5th April and Blue CJ7 has returned to her nest at Poole Harbour ...


----------



## StoneRoad (Apr 6, 2022)

And another from 5th April '22

The unringed male [Dylan] has returned to the Clywedog nest, where his mate was waiting ...


----------



## StoneRoad (Apr 7, 2022)

Updates for the 6th April 2022

a) Maya laid her third egg of the season at her Manton Bay nest [Rutland Water]

b) Kielder Nest7 male [KM18] has made it home, KX7 was not far away from the nest and they resumed the pairing.

c) BlueLJ2 has returned to Llyn Brennig. 
The nest destroyed by chainsaw vandals last year has been replaced, so fingers n toes crossed that his mate also returns and that they have a successful and undisturbed breeding season in 2022.


----------



## StoneRoad (Apr 8, 2022)

Arrivals on the 7th April included ...

a) Blue KR7 returned to his Balgavies Loch nest, where MrsBF, his unringed female had been waiting since the 4th of April 2022.

b) The unringed female partner of Blue W6 arrived back at Kielder Nest 6.

c) Aran has not yet returned to the Glaslyn nest, bearing in mind he had a wing injury - which seemed to be healed - during last year, MrsG may need to find a new partner. Currently having a relationship with Aeron [Blue Z2] - still time for Aran to re-appear ...

* * * * * * *

* Instructions to follow: According to the nest updates, since what date had MrsBF been waiting at the Balgavies Loch nest? Answer from the nest updates alone.

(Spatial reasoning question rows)
* * * * * * *

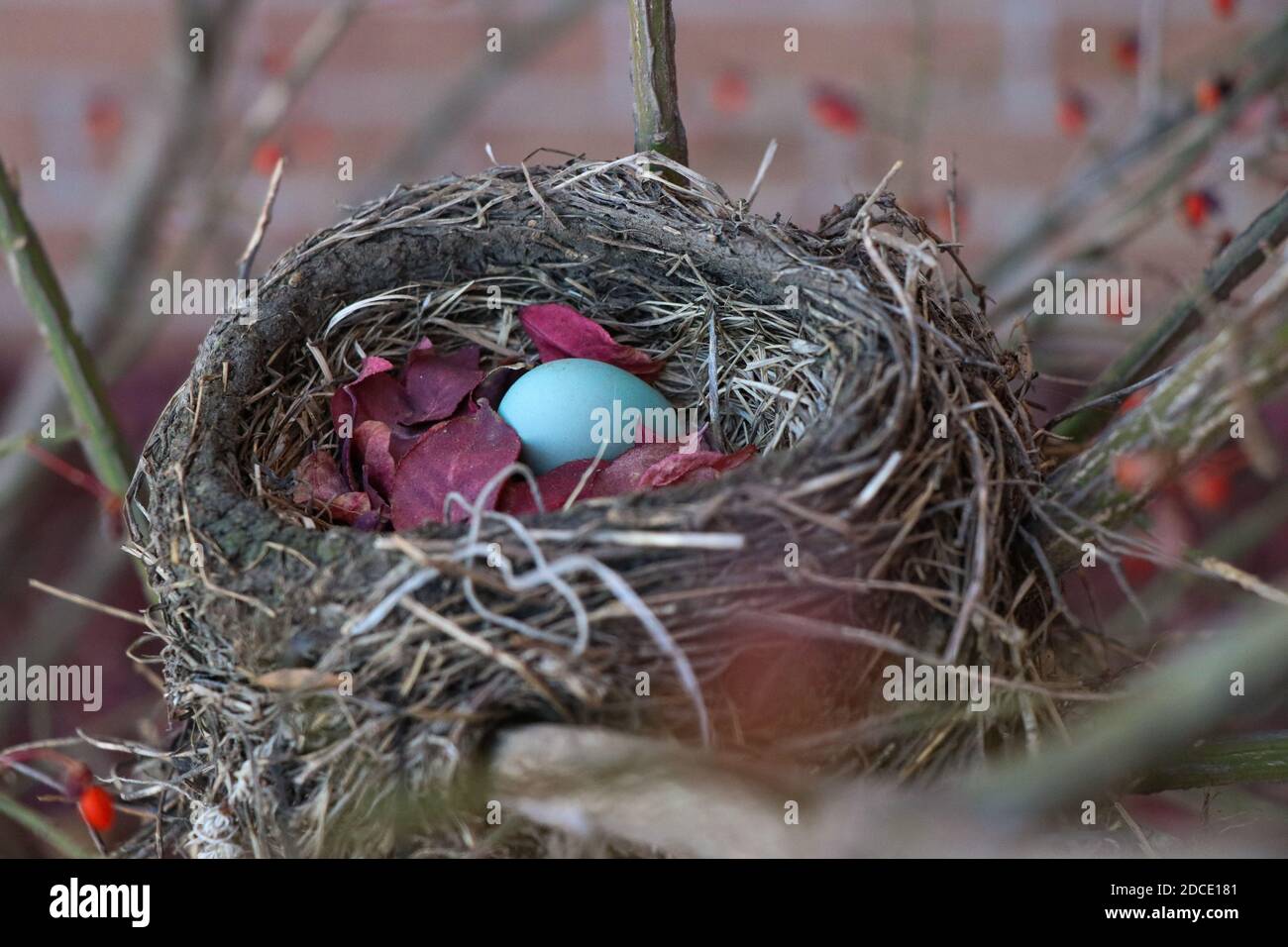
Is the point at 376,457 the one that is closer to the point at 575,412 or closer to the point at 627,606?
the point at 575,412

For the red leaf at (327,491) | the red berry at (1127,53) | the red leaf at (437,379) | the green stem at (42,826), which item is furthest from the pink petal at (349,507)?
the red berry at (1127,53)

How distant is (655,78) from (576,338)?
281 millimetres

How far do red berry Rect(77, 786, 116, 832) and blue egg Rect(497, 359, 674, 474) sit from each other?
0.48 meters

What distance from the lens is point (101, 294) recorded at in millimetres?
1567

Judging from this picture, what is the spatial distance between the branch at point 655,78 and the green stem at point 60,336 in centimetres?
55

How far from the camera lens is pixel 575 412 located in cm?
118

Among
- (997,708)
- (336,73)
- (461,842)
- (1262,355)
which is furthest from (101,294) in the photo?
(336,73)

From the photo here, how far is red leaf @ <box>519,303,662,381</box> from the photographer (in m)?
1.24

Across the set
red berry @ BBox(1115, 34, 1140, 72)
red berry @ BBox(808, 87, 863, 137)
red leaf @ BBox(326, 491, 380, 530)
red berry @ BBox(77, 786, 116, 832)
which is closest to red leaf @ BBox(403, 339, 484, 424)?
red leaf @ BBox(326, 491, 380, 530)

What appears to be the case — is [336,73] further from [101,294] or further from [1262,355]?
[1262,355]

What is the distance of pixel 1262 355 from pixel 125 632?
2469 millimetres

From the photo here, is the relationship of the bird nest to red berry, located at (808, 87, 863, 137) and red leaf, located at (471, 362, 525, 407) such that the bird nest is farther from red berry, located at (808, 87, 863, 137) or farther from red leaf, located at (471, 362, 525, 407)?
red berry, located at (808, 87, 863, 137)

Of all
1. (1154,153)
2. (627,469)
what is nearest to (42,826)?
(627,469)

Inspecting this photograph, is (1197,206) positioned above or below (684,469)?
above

* * * * * * *

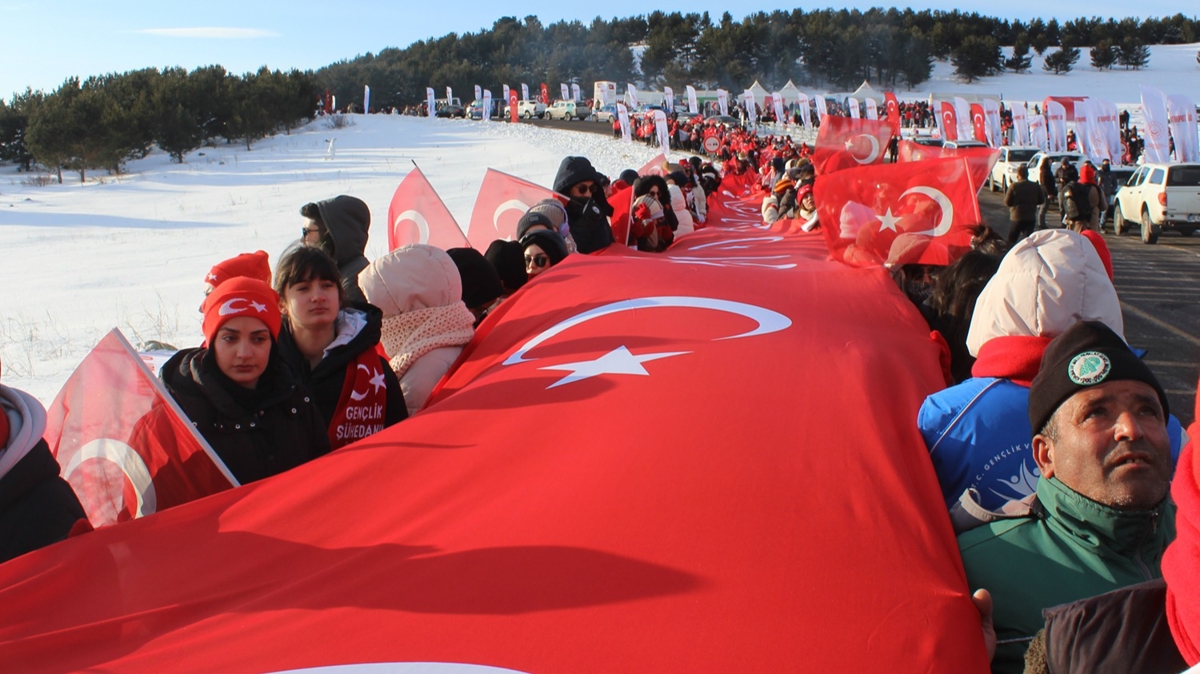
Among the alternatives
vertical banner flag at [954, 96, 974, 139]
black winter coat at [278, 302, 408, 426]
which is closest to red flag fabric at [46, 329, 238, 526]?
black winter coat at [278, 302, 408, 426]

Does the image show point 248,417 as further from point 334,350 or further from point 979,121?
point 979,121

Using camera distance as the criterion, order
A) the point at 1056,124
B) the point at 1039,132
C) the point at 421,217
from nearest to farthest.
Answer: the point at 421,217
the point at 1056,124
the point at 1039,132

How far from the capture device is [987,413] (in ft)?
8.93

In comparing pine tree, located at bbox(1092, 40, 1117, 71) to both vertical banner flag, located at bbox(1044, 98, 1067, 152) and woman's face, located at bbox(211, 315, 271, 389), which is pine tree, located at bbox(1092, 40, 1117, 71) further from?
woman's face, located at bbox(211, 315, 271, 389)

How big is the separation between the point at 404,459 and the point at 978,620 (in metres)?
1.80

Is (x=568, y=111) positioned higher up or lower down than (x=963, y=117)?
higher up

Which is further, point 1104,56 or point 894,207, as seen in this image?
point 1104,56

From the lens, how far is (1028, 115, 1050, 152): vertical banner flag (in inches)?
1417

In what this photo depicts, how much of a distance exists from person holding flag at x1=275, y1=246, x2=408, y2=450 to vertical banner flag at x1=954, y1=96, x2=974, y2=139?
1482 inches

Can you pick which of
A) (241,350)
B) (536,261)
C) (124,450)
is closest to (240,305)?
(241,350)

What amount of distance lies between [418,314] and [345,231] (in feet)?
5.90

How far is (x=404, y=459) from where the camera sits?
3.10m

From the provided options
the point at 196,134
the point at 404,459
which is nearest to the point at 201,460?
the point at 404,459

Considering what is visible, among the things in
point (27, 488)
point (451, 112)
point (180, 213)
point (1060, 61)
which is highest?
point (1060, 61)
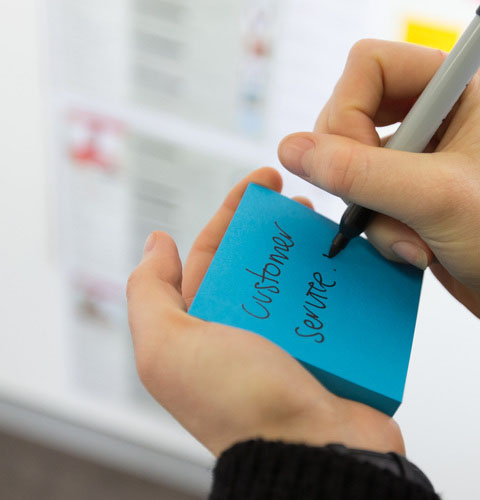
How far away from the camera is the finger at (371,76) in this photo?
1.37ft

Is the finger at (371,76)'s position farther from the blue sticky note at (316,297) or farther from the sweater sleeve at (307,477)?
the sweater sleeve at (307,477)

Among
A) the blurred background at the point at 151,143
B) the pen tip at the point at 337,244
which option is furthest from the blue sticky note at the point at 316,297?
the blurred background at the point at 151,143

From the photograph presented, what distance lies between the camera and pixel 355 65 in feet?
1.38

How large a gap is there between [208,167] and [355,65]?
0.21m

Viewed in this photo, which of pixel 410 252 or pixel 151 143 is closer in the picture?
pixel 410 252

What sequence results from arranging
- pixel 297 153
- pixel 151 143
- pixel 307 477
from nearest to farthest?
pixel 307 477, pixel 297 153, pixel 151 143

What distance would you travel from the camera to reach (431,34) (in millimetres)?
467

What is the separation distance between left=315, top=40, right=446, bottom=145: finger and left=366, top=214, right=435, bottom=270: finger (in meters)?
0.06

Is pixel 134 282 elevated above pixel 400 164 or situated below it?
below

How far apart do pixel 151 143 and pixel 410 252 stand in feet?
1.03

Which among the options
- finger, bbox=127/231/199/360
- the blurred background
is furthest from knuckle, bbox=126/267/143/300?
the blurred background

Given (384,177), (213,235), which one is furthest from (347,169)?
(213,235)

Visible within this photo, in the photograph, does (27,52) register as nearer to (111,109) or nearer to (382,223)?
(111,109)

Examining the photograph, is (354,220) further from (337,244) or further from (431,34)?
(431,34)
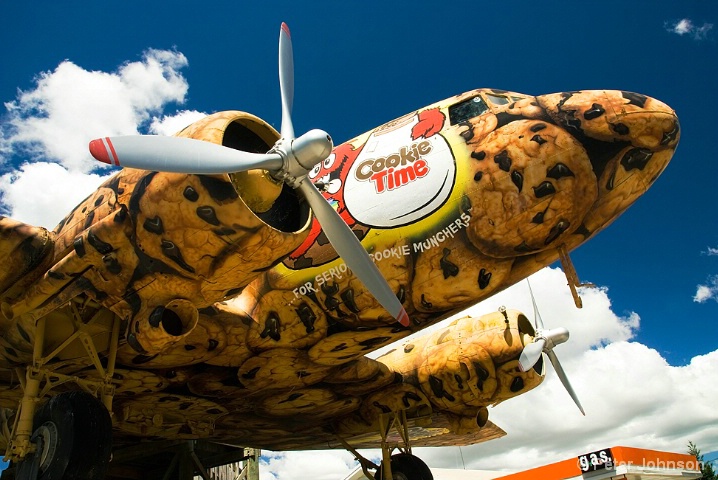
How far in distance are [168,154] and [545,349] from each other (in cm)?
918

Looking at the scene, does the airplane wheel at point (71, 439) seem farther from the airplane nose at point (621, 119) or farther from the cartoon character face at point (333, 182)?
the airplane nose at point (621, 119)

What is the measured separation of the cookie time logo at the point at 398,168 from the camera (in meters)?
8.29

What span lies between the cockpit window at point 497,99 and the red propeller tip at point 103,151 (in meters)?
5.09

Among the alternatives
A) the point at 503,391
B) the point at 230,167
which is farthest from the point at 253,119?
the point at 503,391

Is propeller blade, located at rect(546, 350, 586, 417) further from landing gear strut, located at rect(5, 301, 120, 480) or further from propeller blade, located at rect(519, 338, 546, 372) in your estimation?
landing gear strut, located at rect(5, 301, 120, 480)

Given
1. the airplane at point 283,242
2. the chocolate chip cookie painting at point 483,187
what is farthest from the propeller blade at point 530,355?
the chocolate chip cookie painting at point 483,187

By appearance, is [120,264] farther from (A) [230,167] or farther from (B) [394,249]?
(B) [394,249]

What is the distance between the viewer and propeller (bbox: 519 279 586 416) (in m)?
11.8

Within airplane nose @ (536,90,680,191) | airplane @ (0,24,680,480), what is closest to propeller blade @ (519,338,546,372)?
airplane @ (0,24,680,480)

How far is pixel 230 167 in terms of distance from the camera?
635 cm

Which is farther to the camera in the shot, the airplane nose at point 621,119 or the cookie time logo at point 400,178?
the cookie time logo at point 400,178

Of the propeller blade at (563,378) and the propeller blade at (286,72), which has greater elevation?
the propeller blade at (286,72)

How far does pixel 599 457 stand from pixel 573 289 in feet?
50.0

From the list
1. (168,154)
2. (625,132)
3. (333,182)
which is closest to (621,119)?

* * * * * * *

* Reply to the exercise: Since the 4th of April 2022.